• STATED GOAL
In the thread about NFS over RDMA crashing, what problem still occurred after the proposed patch stopped the crashes?

• TEXT BLOCK
Re: NFS over RDMA crashing

Trond Myklebust <trond.myklebust@xxxxxxxxxxxxxxx> · Wed, 12 Mar 2014 10:05:24 -0400

On Mar 12, 2014, at 9:33, Jeff Layton <jlayton@xxxxxxxxxx> wrote:

> On Sat, 08 Mar 2014 14:13:44 -0600
> Steve Wise <swise@xxxxxxxxxxxxxxxxxxxxx> wrote:
> 
>> On 3/8/2014 1:20 PM, Steve Wise wrote:
>>> 
>>>> I removed your change and started debugging original crash that 
>>>> happens on top-o-tree.   Seems like rq_next_pages is screwed up.  It 
>>>> should always be >= rq_respages, yes?  I added a BUG_ON() to assert 
>>>> this in rdma_read_xdr() we hit the BUG_ON(). Look
>>>> 
>>>> crash> svc_rqst.rq_next_page 0xffff8800b84e6000
>>>> rq_next_page = 0xffff8800b84e6228
>>>> crash> svc_rqst.rq_respages 0xffff8800b84e6000
>>>> rq_respages = 0xffff8800b84e62a8
>>>> 
>>>> Any ideas Bruce/Tom?
>>>> 
>>> 
>>> Guys, the patch below seems to fix the problem.  Dunno if it is 
>>> correct though.  What do you think?
>>> 
>>> diff --git a/net/sunrpc/xprtrdma/svc_rdma_recvfrom.c 
>>> b/net/sunrpc/xprtrdma/svc_rdma_recvfrom.c
>>> index 0ce7552..6d62411 100644
>>> --- a/net/sunrpc/xprtrdma/svc_rdma_recvfrom.c
>>> +++ b/net/sunrpc/xprtrdma/svc_rdma_recvfrom.c
>>> @@ -90,6 +90,7 @@ static void rdma_build_arg_xdr(struct svc_rqst *rqstp,
>>>               sge_no++;
>>>       }
>>>       rqstp->rq_respages = &rqstp->rq_pages[sge_no];
>>> +       rqstp->rq_next_page = rqstp->rq_respages;
>>> 
>>>       /* We should never run out of SGE because the limit is defined to
>>>        * support the max allowed RPC data length
>>> @@ -276,6 +277,7 @@ static int fast_reg_read_chunks(struct 
>>> svcxprt_rdma *xprt,
>>> 
>>>       /* rq_respages points one past arg pages */
>>>       rqstp->rq_respages = &rqstp->rq_arg.pages[page_no];
>>> +       rqstp->rq_next_page = rqstp->rq_respages;
>>> 
>>>       /* Create the reply and chunk maps */
>>>       offset = 0;
>>> 
>>> 
>> 
>> While this patch avoids the crashing, it apparently isn't correct...I'm 
>> getting IO errors reading files over the mount. :)

• DATA PROVIDED
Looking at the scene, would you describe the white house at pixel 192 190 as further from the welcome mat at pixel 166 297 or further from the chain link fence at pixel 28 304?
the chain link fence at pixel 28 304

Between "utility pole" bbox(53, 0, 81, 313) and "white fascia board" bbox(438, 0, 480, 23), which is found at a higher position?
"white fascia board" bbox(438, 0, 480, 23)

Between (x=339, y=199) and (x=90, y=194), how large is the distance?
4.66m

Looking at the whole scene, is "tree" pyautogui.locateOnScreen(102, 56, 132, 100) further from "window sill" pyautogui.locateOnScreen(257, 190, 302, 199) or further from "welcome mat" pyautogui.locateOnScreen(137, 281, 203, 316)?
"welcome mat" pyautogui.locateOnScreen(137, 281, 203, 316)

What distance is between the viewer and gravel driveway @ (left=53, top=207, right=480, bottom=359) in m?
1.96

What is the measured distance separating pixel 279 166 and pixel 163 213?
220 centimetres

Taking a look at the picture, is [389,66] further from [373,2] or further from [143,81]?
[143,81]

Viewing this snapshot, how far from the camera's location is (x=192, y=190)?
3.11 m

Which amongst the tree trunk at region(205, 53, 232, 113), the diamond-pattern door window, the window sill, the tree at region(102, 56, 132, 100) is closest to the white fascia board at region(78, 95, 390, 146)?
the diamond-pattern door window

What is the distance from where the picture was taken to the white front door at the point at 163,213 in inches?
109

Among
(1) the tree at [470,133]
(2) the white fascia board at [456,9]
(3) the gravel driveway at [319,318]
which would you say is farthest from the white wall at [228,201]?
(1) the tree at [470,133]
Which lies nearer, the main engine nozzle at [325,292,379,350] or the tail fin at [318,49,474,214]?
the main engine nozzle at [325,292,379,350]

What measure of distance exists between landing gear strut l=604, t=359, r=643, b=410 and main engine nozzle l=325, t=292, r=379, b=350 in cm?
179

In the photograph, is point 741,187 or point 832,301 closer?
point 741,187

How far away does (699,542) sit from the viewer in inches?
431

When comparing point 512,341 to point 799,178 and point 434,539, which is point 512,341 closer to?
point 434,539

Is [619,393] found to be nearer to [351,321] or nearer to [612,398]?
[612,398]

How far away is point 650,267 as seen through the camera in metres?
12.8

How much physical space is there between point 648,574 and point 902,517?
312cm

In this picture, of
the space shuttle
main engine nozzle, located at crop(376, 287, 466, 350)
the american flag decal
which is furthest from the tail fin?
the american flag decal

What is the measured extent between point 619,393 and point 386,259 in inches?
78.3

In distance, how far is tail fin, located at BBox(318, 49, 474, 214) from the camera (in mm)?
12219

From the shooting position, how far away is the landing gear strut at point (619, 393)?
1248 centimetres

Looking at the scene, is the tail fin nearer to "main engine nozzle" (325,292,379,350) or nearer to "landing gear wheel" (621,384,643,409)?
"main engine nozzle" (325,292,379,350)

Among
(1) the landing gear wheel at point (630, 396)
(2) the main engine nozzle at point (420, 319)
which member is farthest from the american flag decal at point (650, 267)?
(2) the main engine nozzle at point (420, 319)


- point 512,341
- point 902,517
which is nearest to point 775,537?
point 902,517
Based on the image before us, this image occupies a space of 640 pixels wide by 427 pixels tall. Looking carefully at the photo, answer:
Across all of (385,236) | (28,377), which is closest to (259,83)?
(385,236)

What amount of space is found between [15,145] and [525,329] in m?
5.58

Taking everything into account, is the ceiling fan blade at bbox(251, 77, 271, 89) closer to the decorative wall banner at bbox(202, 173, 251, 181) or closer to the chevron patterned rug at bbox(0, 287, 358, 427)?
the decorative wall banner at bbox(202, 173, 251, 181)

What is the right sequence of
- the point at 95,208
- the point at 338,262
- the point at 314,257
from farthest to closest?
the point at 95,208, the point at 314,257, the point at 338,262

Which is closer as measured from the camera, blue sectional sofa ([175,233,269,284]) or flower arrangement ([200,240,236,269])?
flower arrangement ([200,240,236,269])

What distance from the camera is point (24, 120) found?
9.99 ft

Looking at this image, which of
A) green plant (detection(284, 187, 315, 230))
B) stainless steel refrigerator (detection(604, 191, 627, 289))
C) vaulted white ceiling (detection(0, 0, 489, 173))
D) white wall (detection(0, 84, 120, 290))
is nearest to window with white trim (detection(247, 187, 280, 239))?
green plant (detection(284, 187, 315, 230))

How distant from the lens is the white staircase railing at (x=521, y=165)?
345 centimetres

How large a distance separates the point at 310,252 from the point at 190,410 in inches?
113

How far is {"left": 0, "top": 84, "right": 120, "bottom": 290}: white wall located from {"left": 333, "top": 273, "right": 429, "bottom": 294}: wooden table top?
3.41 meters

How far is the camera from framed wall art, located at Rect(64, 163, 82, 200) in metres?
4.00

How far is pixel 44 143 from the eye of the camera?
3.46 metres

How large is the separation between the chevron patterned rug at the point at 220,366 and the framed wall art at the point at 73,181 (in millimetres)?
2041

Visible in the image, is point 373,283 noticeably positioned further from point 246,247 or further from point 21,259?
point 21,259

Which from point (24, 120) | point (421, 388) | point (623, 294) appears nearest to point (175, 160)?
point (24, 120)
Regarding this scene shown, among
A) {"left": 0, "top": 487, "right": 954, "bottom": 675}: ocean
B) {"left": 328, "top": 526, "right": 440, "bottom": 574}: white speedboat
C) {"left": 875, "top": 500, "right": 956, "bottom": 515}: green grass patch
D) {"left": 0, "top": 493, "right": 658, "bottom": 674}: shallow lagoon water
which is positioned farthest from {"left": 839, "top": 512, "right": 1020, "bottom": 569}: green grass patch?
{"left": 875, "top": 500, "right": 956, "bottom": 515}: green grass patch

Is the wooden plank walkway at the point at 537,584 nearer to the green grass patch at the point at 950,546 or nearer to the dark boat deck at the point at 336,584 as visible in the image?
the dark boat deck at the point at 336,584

• EXERCISE ANSWER
IO errors when reading files over the mount.